▸ **Reading text**
This reaction zone generally comprises at least one reactor comprising at least one fixed bed hydrocracking catalyst. The fixed bed of hydrocracking catalyst may optionally be preceded by at least one fixed bed of a hydrorefining catalyst (hydrodesulphurization, hydrodenitrogenation for example). The hydrocracking catalysts used in the hydrocracking processes are generally bi-functional in type, associating an acid function with a hydrogenating function. The acid function may be provided by supports with a large surface area (150 to 800 m2/g in general) and with a superficial acidity, such as halogenated aluminas (in particular chlorinated or fluorinated), combinations of boron oxide and aluminium, amorphous silica-aluminas known as amorphous hydrocracking catalysts, and zeolites. The hydrogenating function may be provided either by one or more metals from group VIII of the periodic classification of the elements, or by an association of at least one metal from group VIE of the periodic classification and at least one metal from group VIII.

The hydrocracking catalyst may also comprise at least one crystalline acidic function such as a Y zeolite, or an amorphous acid function such as a silica-alumina, at least one matrix and a hydrodehydrogenating function.

Optionally, it may also comprise at least one element selected from boron, phosphorus and silicon, at least one element from group VIIA (chlorine, fluorine for example), at least one element from group VIM (for example manganese), and at least one element from group VB (for example niobium).

Deasphalting Step

In variations, the process of the invention may implement a deasphalting step. The deasphalting step may be carried out on the unconverted residual fraction obtained from separation step b).

One of the aims of the deasphalting step is on the one hand to maximize the quantity of deasphalted oil, and on the other hand to maintain or even minimize the asphaltenes content. This asphaltenes content is generally determined in terms of the quantity of asphaltenes which are insoluble in heptane, i.e. measured using a method described in the AFNOR standard (NF-T 60115) of January 2002.

In accordance with the invention, the quantity of asphaltenes in the deasphalted effluent (also known as DeAsphalted Oil or DAO) is less than 3000 ppm by weight.

Preferably, the asphaltenes content in the deasphalted effluent is less than 1000 ppm by weight, more preferably less than 500 ppm by weight.

Below an asphaltenes content of 500 ppm by weight, the method of AFNOR standard (NF-T 60115) is no longer sufficient to measure this content. The Applicant has developed an analytical method covering the quantitative analysis of asphaltenes from straight run distillation products and the heavy products obtained from residue deasphalting. This method can be used for concentrations of asphaltenes of less than 3000 ppm by weight and more than 50 ppm by weight. The method in question consists of comparing the absorbance at 750 nm of a sample in solution in toluene with that of a sample in solution in heptane after filtration. The difference between the two measured values is correlated to the concentration of insoluble asphaltenes in heptane using a calibration equation. This method is a supplement to the AFNOR (NF-T 60115) method and the standard IP 143 method which are used for higher concentrations.

▸ **Task to carry out**
Pick up the passage on hydrocracking and deasphalting above and continue it from its last sentence.

▸ **Dataset records**
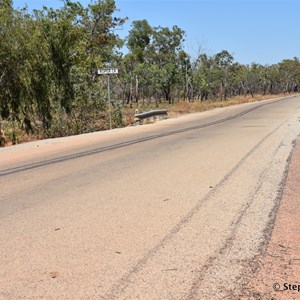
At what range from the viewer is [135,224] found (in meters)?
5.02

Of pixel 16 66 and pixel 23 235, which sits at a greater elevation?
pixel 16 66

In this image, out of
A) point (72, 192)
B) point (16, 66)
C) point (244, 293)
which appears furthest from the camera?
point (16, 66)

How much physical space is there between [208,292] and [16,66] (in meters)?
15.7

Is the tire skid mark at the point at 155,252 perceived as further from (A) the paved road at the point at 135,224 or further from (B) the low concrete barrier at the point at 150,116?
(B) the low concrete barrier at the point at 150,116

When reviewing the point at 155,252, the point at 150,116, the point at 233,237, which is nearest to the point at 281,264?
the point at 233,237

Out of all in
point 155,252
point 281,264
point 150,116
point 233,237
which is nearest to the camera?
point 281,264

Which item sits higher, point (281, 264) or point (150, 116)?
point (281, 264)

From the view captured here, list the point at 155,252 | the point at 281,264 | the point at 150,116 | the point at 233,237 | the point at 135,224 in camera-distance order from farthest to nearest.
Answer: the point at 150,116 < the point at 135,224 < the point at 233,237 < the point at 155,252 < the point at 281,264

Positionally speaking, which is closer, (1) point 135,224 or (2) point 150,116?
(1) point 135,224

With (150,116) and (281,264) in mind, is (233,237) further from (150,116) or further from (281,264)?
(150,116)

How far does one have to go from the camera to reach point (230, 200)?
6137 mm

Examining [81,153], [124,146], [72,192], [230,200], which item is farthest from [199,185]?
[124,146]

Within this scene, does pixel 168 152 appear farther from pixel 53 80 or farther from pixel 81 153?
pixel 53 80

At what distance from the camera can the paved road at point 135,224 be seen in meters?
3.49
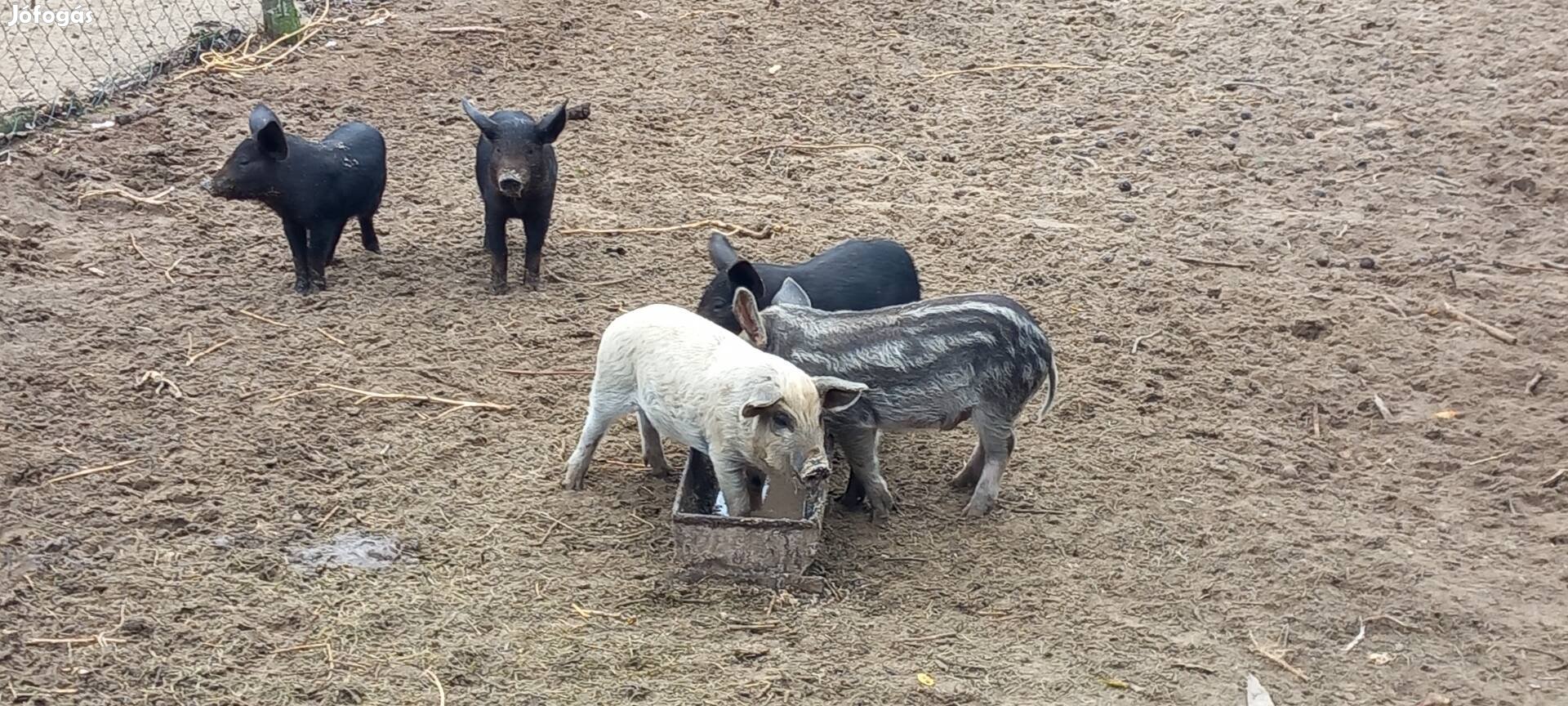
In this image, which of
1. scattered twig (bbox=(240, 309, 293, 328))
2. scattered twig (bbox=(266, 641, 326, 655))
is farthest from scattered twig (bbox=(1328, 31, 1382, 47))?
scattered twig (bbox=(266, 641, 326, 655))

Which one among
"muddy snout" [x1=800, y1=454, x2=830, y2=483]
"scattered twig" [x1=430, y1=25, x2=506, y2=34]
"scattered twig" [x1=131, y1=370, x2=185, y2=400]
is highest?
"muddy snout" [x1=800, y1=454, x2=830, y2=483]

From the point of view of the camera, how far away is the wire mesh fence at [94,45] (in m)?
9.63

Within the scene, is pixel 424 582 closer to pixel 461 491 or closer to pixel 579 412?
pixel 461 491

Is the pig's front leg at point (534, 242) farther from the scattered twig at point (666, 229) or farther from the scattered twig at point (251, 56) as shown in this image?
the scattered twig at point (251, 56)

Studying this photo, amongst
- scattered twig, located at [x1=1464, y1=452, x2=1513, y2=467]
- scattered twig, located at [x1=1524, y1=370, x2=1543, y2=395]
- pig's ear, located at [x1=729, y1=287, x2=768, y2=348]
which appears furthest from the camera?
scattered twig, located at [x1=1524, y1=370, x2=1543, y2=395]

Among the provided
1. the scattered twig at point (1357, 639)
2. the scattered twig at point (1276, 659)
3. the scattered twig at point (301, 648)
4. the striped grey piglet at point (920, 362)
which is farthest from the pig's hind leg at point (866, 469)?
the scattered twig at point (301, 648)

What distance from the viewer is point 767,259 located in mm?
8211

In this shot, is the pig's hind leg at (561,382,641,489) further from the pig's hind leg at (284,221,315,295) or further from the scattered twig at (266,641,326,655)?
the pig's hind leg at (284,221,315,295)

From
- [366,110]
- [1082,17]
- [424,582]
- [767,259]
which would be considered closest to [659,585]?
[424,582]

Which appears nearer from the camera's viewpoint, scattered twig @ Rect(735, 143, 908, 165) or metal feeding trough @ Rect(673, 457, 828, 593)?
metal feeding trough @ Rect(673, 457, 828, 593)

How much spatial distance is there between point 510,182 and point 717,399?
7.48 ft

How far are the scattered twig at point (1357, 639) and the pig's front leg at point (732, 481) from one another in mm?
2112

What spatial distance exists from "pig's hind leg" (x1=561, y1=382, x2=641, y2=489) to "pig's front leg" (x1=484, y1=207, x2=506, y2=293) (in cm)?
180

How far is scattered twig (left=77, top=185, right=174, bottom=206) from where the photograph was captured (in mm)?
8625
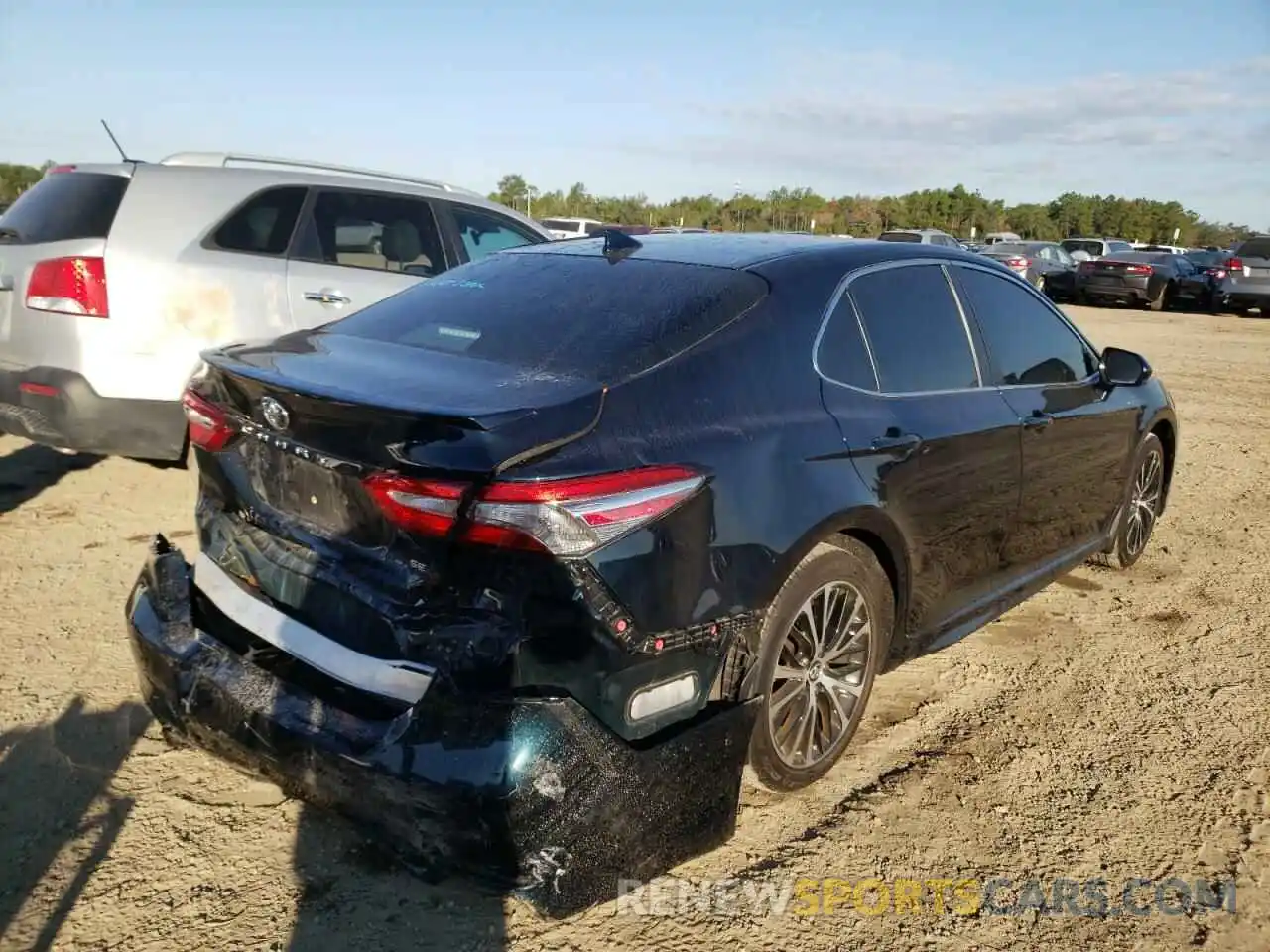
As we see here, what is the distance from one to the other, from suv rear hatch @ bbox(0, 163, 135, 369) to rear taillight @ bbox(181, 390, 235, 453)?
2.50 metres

==

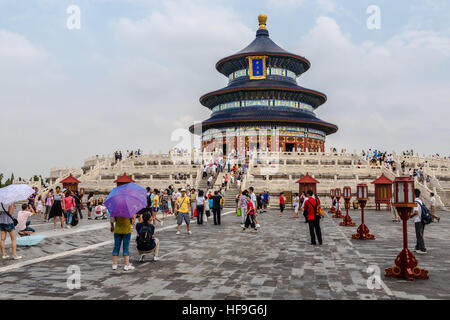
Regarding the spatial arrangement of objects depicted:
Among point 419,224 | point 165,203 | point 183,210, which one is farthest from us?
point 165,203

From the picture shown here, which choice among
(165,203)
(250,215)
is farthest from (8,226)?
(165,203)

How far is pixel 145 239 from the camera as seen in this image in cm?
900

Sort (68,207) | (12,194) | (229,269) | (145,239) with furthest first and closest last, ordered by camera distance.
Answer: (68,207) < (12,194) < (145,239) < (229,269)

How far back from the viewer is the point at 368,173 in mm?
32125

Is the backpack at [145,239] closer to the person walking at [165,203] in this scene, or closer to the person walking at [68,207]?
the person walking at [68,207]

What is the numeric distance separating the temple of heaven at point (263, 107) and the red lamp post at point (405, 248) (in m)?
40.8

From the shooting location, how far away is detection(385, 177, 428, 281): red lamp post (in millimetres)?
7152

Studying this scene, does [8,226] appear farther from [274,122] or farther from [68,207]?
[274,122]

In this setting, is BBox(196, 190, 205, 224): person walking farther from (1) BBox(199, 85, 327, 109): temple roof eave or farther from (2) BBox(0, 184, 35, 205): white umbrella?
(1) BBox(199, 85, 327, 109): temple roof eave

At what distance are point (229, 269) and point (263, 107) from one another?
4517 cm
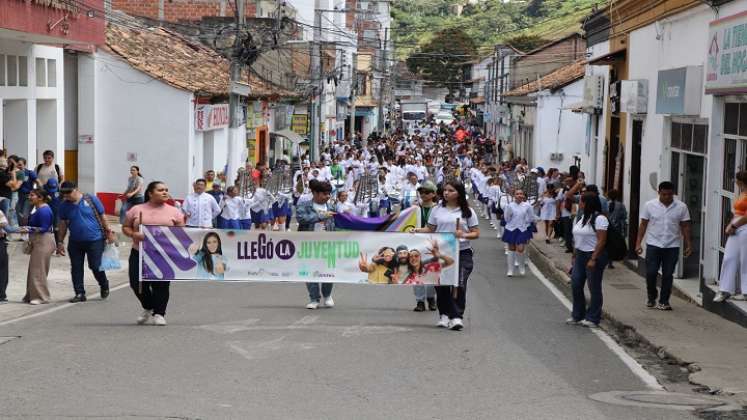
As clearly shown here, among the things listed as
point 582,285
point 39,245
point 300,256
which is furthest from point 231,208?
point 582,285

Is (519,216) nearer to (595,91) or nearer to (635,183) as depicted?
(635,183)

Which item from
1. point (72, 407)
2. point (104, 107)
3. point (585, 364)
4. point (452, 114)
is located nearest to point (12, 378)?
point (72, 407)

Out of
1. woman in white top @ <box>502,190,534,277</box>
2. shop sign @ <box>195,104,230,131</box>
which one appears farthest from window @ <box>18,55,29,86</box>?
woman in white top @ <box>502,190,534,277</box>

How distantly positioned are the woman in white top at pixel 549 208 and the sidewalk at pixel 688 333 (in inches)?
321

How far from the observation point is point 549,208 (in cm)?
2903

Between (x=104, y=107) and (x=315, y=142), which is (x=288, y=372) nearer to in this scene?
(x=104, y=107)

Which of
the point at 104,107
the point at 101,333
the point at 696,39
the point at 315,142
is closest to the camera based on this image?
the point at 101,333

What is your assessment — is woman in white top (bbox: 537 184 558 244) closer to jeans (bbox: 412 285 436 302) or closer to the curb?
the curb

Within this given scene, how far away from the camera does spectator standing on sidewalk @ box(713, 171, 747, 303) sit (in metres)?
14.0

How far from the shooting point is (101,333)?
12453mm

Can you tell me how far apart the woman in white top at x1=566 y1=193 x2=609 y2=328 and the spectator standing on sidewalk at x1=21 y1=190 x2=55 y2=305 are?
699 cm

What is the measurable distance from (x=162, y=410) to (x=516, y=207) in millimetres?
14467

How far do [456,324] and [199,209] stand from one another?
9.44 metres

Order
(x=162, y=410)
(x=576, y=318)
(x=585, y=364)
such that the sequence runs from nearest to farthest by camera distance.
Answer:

==

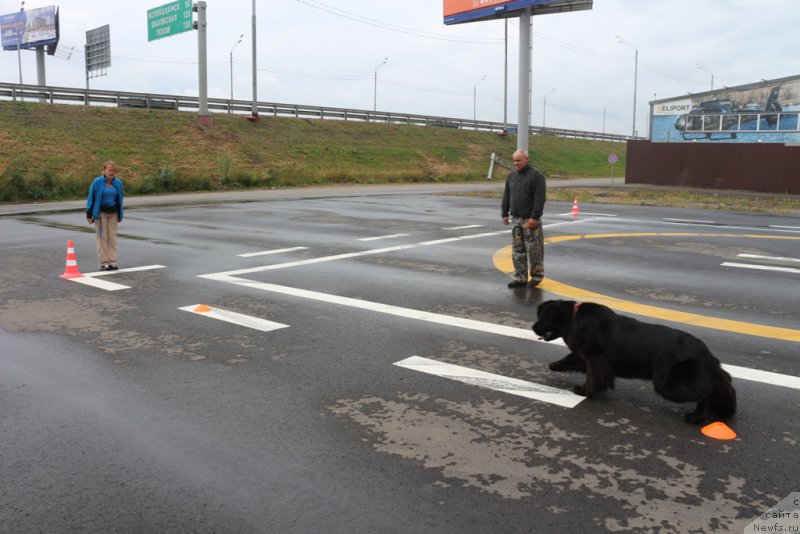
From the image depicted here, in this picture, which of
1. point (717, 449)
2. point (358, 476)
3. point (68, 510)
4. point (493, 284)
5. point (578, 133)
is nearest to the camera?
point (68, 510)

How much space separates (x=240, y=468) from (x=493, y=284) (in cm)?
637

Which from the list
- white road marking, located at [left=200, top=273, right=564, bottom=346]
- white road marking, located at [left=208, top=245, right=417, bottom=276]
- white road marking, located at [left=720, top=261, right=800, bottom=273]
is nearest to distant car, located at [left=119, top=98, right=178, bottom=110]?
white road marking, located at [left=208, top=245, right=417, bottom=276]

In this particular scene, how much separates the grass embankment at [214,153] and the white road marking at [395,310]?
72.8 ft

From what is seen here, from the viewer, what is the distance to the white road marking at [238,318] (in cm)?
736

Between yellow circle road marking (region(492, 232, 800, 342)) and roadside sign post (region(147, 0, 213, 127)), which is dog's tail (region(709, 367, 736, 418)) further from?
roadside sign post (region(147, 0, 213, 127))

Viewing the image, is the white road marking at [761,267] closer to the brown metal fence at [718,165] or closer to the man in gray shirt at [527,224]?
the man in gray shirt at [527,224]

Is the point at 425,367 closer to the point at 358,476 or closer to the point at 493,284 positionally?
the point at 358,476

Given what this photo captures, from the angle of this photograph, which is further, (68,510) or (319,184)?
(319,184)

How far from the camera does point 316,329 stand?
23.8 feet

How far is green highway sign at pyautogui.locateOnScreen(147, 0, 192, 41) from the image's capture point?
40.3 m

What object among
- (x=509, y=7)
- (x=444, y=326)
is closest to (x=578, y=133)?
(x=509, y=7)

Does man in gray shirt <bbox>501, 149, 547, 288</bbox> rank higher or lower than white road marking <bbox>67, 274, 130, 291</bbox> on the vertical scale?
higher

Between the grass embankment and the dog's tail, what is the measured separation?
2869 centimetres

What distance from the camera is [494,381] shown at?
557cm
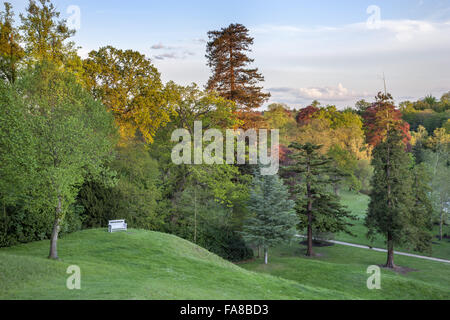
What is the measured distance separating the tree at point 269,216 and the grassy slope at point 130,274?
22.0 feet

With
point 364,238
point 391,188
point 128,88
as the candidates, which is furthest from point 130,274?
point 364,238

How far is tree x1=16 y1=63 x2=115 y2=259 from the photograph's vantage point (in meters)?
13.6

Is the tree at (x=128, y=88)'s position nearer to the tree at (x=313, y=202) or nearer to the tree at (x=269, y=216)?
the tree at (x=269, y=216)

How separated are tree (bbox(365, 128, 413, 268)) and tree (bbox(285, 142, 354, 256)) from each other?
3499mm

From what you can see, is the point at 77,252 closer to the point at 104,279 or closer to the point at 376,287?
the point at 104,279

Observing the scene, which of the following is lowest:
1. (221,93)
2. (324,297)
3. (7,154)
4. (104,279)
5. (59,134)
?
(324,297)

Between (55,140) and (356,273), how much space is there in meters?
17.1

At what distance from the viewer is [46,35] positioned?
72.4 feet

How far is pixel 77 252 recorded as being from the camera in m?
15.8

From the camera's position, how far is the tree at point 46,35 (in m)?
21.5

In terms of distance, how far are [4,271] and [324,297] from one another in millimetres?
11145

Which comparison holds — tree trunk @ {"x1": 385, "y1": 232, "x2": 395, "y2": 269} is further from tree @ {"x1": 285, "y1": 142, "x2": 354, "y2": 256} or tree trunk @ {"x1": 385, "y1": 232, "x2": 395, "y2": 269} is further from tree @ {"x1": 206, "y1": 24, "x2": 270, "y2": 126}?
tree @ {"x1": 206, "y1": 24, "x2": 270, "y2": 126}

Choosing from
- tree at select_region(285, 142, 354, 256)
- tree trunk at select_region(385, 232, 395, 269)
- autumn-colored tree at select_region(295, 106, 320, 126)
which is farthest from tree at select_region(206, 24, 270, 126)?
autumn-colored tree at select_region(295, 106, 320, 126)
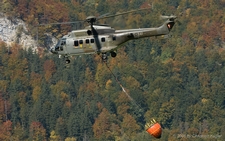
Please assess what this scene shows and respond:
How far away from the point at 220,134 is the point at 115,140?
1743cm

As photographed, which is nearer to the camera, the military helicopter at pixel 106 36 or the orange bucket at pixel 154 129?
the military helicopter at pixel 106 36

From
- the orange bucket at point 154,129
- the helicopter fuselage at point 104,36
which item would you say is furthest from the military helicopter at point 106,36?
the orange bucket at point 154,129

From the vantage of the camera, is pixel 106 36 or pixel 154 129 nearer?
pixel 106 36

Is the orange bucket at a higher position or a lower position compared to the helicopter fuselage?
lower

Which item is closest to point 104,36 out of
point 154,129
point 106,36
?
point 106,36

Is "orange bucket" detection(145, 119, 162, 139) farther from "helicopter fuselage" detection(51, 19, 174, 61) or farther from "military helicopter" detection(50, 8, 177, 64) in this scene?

▸ **In response**
The solvent used during the deasphalting step is advantageously a paraffinic solvent, a gasoline cut or condensates containing paraffins.

Preferably, the solvent used comprises at least 50% by weight of hydrocarbon compounds containing 3 to 7 carbon atoms, more preferably between 4 and 7 carbon atoms, still more preferably 4 or 5 carbon atoms.

Depending on the solvent used, the yield of deasphalted oil and the quality of this oil may vary. By way of example, when changing from a solvent containing 3 carbon atoms to a solvent containing 7 carbon atoms, the oil yield increases but, in contrast, the quantities of impurities (asphaltenes, metals, Conradson Carbon, sulphur, nitrogen, etc.) also increases.

Furthermore, for a given solvent, the choice of operating conditions, in particular the temperature and the quantity of solvent injected, has an impact on the yield of deasphalted oil and on the quality of this oil. The skilled person is able to select the optimal conditions for obtaining an asphaltenes content of less than 3000 ppm.

The deasphalting step may be carried out using any means known to the skilled person. This step is generally carried out in a mixer settler or in an extraction column. Preferably, the deasphalting step is carried out in an extraction column.

In accordance with a preferred embodiment, a mixture comprising the hydrocarbon feed and a first fraction of a solvent feed is introduced into the extraction column, the volume ratio between the solvent fraction feed and the hydrocarbon feed being termed the solvent ratio injected with the feed. This step is intended to properly mix the feed with the solvent entering the extraction column. In the settling zone at the bottom of the extractor, it is possible to introduce a second fraction of the solvent feed, the volume ratio between the second solvent feed fraction and the hydrocarbon feed being termed the solvent ratio injected into the bottom of the extractor. The volume of the hydrocarbon feed considered in the settling zone is generally that introduced into the extraction column. The sum of the two volume ratios between each of the solvent feed fractions and the hydrocarbon feed is termed the overall solvent ratio. Settling the asphalt consists of washing the emulsion of asphalt in the solvent+oil mixture with pure solvent using a counter-current. It is generally favoured by an increase of the solvent ratio (in fact by replacing the solvent+oil environment with a pure solvent environment) and increasing the temperature.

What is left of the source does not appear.